Típicos de jesuita, su congregación, los deslices políticos: esa
influyente orden de historia convulsa, con brillos y sombras y unas 30 mil
almas adheridas, siempre fue imputada por hacer política, por “provocar
lío” en cada territorio al que accedía. Era un sino de conciencia. De ahí
que los expulsaran y ciertos reyes lograran, por ejemplo, suprimir la Compañía
de Jesús luego de presionar al papa Clemente XIV. Volvieron más tarde a la
legalidad católica y, en los últimos tiempos, ya con Jorge
Bergoglio en la nómina, atravesaron condenas y marginaciones
por generar acciones sociales en América Latina y en Filipinas. Y desarrollar
otro poder alternativo en la Iglesia, progresista, encarnado en el “papa negro”
(monseñor Arrupe), opuesto al dominante Opus Dei. Tanto que Juan Pablo
II hasta les impuso un interventor, humillante medida de la cual se han
rescatado ahora con la llegada del argentino al trono vaticano, por primera
vez, en 500 años, y luego de varias décadas de sumisión absoluta a la
estructura papal. Eran contestatarios, claro, pero también soldados,
verticalistas, estoicos seguidores del cuarto voto (fidelidad especial al
Papa), que crearon para sumar a los habituales pobreza, castidad y obediencia. Esa
prueba de fe final también la atravesó Bergoglio en el país, compartiendo
cuarto con uno de los obispos más conservadores, Emilio Ogñenovich, para luego
ser elegido inesperadamente por el propio Antonio Quarracino –no menos
conservador y populista– como su sucesor en el Arzobispado de Buenos Aires, en
una misión impensada también que le arrancó al Papa en Castelgandolfo el ex
banquero Francisco Truzzo Hijo.
Los devaneos en su relación con Cristina, entre otros ejemplos, revelan
cierta incompetencia en la política terrenal.

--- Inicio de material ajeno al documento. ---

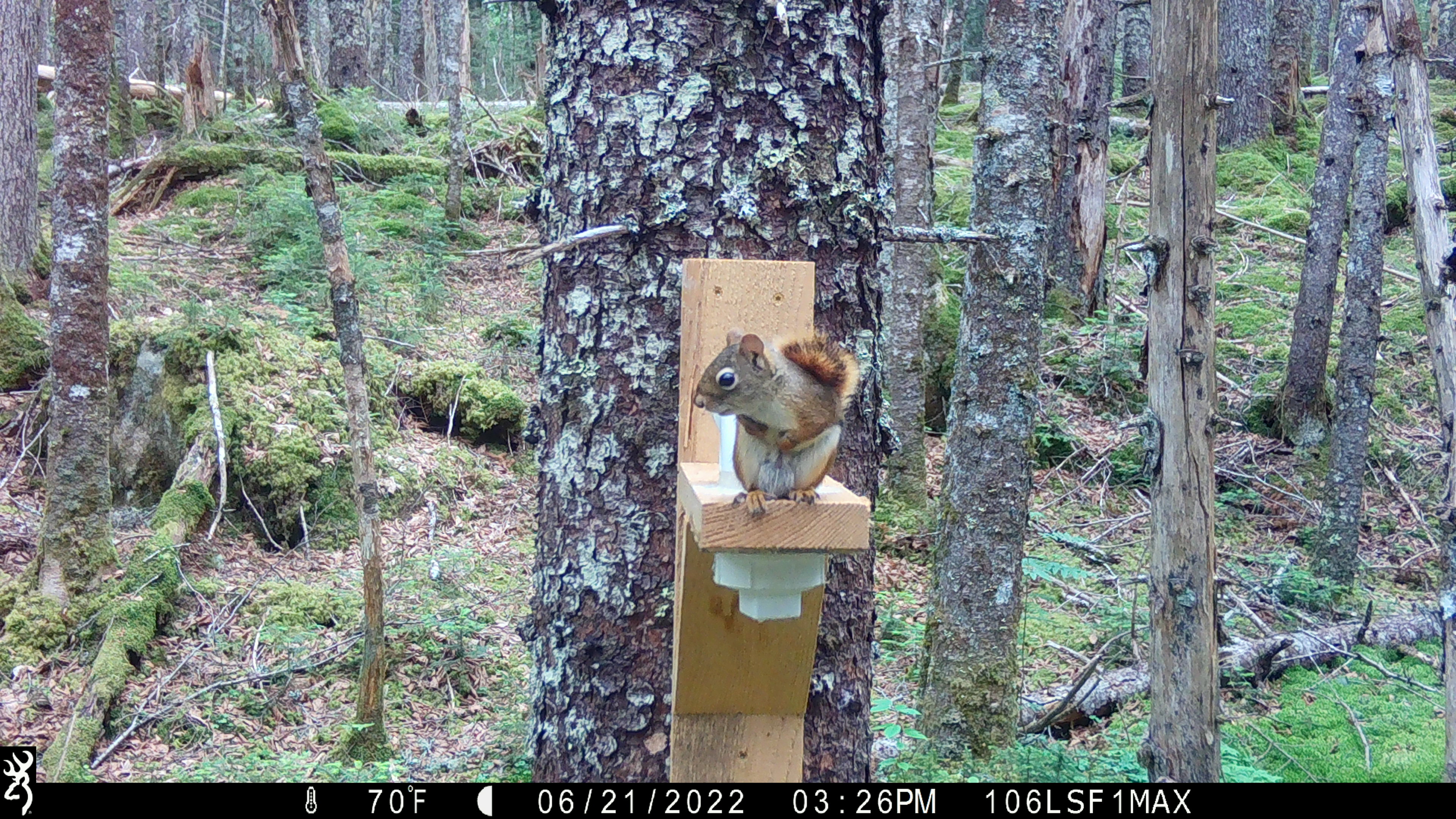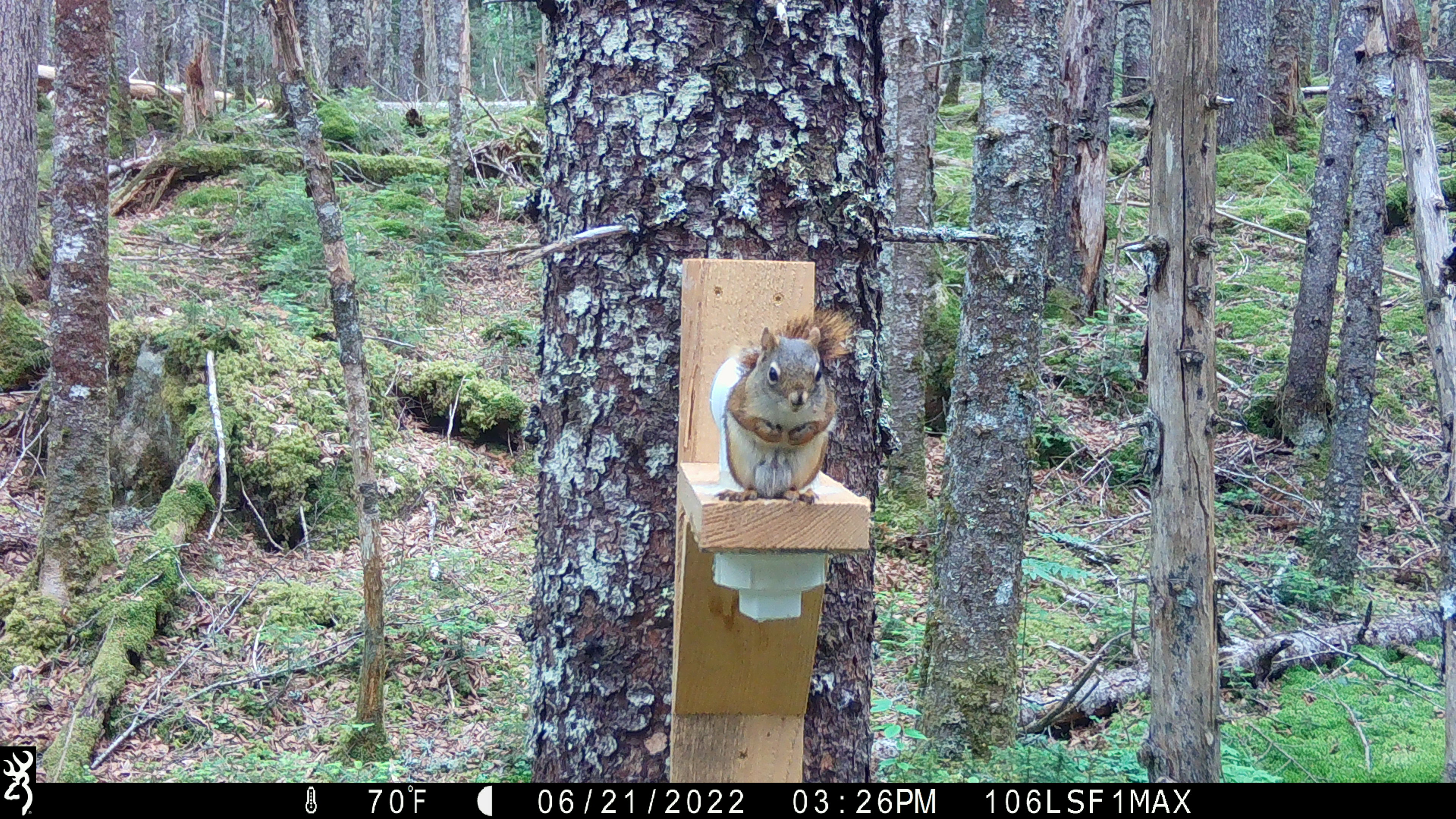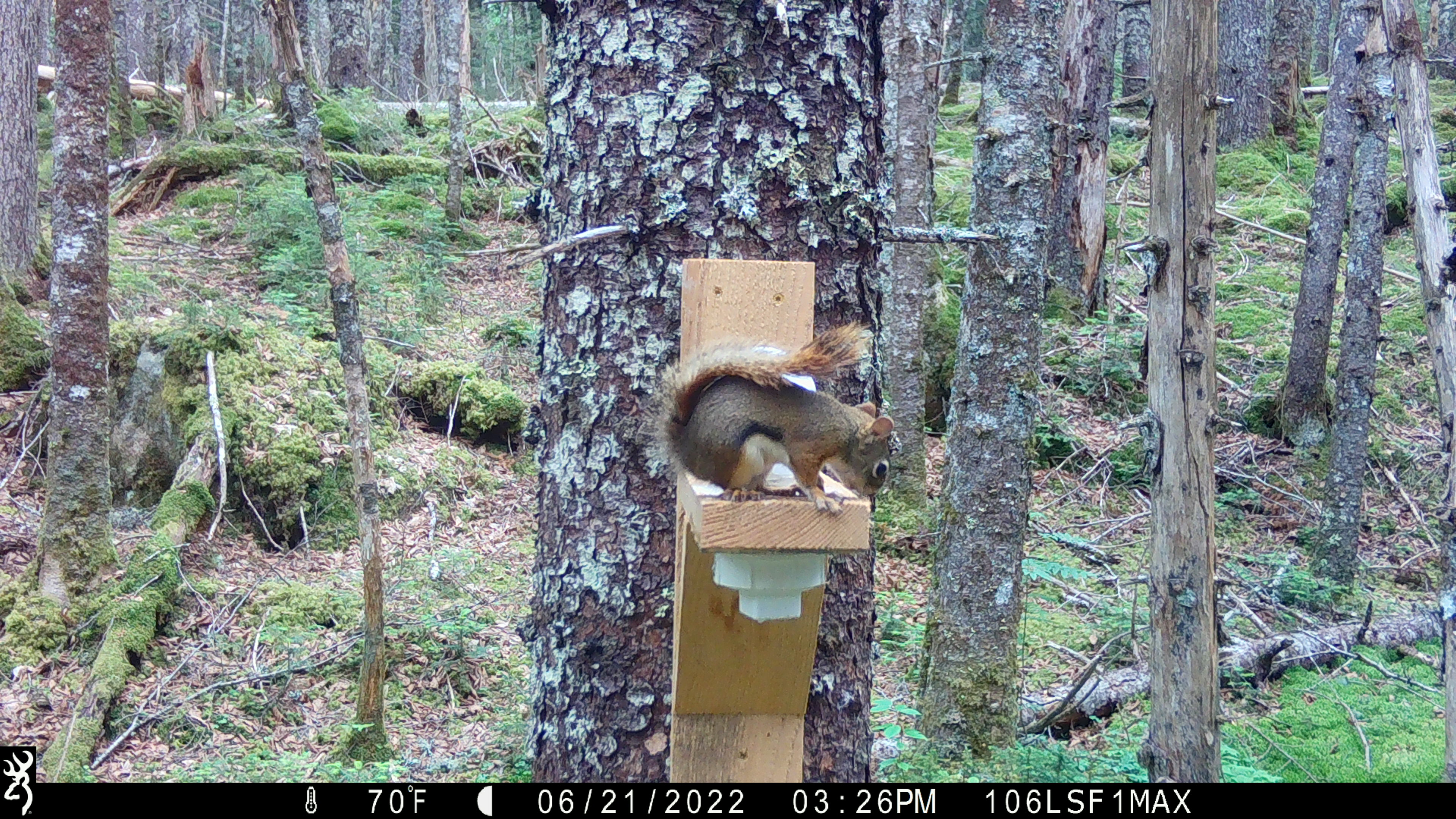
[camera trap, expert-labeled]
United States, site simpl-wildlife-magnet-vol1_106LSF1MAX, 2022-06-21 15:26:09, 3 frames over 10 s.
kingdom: Animalia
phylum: Chordata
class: Mammalia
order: Rodentia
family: Sciuridae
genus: Tamiasciurus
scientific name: Tamiasciurus hudsonicus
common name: red squirrel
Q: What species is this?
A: Red squirrel (Tamiasciurus hudsonicus).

Si así no fuera, no habría tantas
aclaraciones insostenibles. Ni hablar de algunos elegidos que, luego de haber
sido recibidos, vuelven como voceros. Quizá lleva Bergoglio el sello
voluntarioso de un berretín peronista de juventud o el merodeo por Guardia de
Hierro –una logia justicialista de mínima bibliografía, curiosas actitudes y
que reconoce orígenes en la Rumania de los años 20, cuando algunos pretendían
mezclarse con el mundo latino–, no tanto con personajes como Alejandro Alvarez,
De la Sota, Joga, Insfrán o Mazzon, sino con discretos adherentes tipo Aldo
Carreras, ex funcionario menor en tiempos menemistas, quizás hoy la clave en el
vínculo entre Francisco y Scioli (o Ricardo Romano, correveidile con una carta
entre Roma y China). Escribe tantas cartas como Arrupe y ha sido austero como
el prepósito general que lo siguió, el políglota Peter Kolvenbach, de quien
heredó la pasión franciscana. Como ellos, se abrirá a la pobreza, el trabajo,
los refugiados, la inculturización, los matrimonios mixtos, el ecumenismo y el
fin de las fronteras (Turquía-Armenia, por ejemplo). Pero en lo doméstico de la
política no se puede despegar de los antecedentes de la compañía: hacen
lío en los lugares que participan. Los antecedentes cuentan.